2024年9月から2025年2月までの5ヵ月間、実は茨城県の水戸市を3回訪れていた。私のエッセイを読んでくださっている皆様には、何の目的で茨城県に行っているかご存知だと思うので、ここでは敢えて伏せておこう(笑)。
2024年9月下旬、初めての偕楽園訪問。
日本三名園の1つである偕楽園。
後楽園・兼六園は訪れたことがあり、一度行ってみたいと思っていた。
しかし、鹿嶋市までは行くことがあっても水戸市まで北上する機会がなかったが、今回は水戸で宿泊することになり、満を持しての訪問である。

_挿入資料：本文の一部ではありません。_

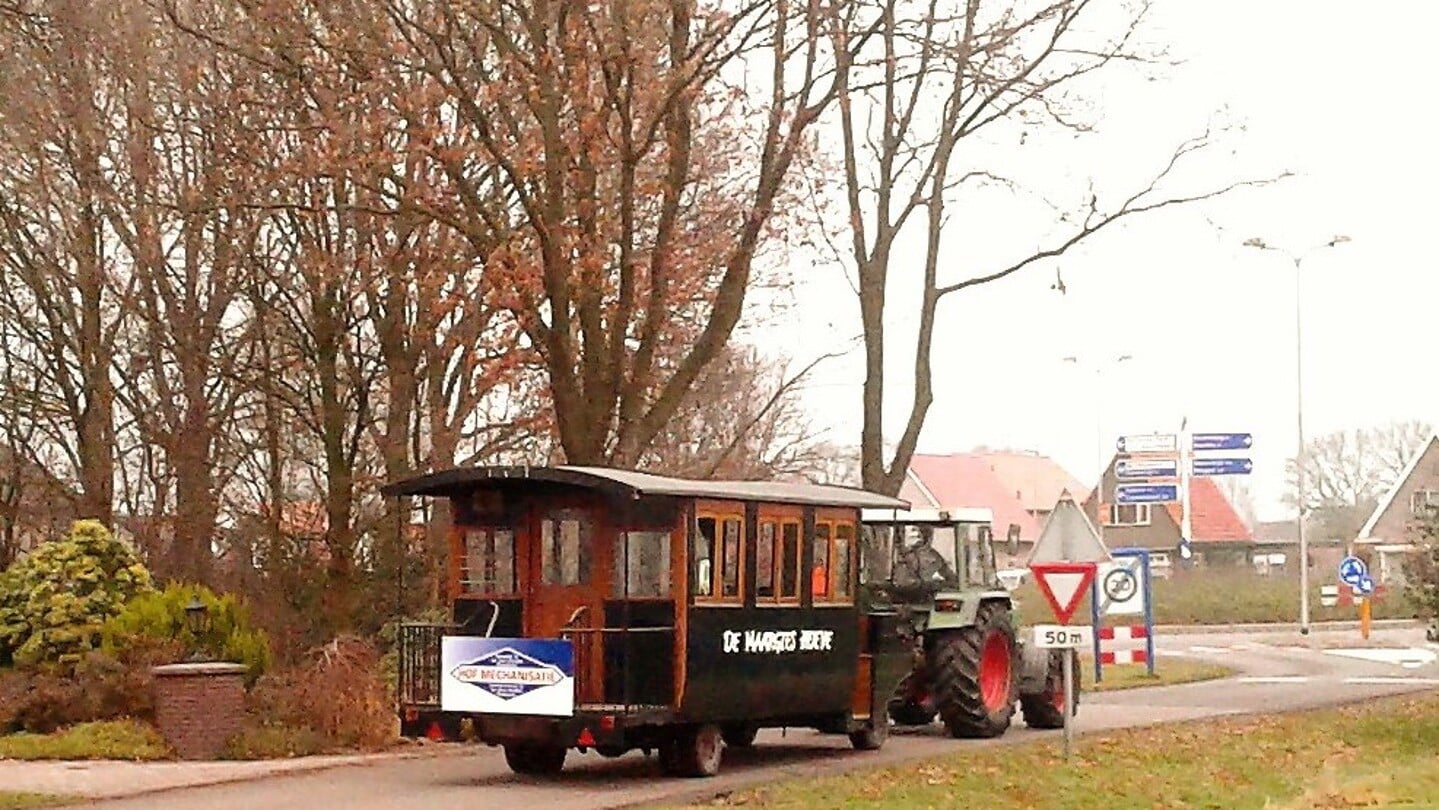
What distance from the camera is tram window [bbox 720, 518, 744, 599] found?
1977cm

偕楽園は江戸時代、水戸藩九代藩主 徳川斉昭公によって造園された。
「偕楽園」の名前には、領内の民と偕(とも)に楽しむ場にしたいと願った斉昭公の想いが込められているとのこと。
初回の偕楽園は、茨城県在住のサポーター仲間と共に訪れ、園内を案内してもらった。
「孟宗竹林」という斉昭公が京都から移植した竹林、「吐玉泉」という斉昭公が景観を考慮し白色の井筒を据えた自水泉等々、見どころも多い。
そして、「好文亭」という建物も有名だ。
二層三階の「好文亭」本体とその北に繋がる平屋建の「奥御殿」から成っていて、斉昭公は、ここに文人墨客や家臣・領民を招き、養老の会や詩歌の会を催したそう。
昨年の9月といえば、まだまだ暑い日が続いていたが、少し高台にある好文亭内は風が通り抜け、とても心地が良い。その三階から偕楽園やその奥に広がる千波湖を眺めながら、江戸時代の様子に思いをふける。四季が感じられなくなっている今日この頃。水戸で秋風を味わうことができたのはとても嬉しかった。

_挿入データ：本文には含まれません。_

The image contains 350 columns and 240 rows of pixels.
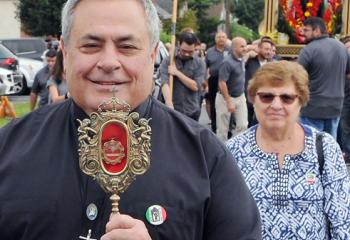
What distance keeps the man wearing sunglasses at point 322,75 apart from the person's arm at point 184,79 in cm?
143

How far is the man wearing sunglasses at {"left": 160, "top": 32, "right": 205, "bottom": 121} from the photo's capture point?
10945 millimetres

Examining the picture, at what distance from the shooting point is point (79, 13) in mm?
2621

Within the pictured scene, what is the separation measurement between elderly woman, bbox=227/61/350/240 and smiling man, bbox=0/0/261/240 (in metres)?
1.52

偕楽園と言えば、誰しもが一番に思い浮かぶであろう梅園の存在。
偕楽園の中はもちろん、園外南側にも梅園が広がる。
しかし、9月下旬の梅の木には葉も全く付いておらず、一見枯れ木の様に見える。
調べてみると年2回剪定をしていて、梅の実を取った後の夏頃と11月~1月の間に剪定しているそうだ。
そんな枯れ木状態の梅の木を眺めながら、2月になるとピンクや白色の花をつけ、満開だったら綺麗だろうな…と勝手に妄想し、その場を後にした。
2025年2月下旬、二度目の偕楽園訪問。
この日は朝から快晴。
今回は宿泊していたホテルから、桜川~千波湖を散策しつつ、約2㎞ある道のりを歩いて向かうことに。少し肌寒い日ではあったが、祝日を満喫している人々が湖岸を行き交っていた。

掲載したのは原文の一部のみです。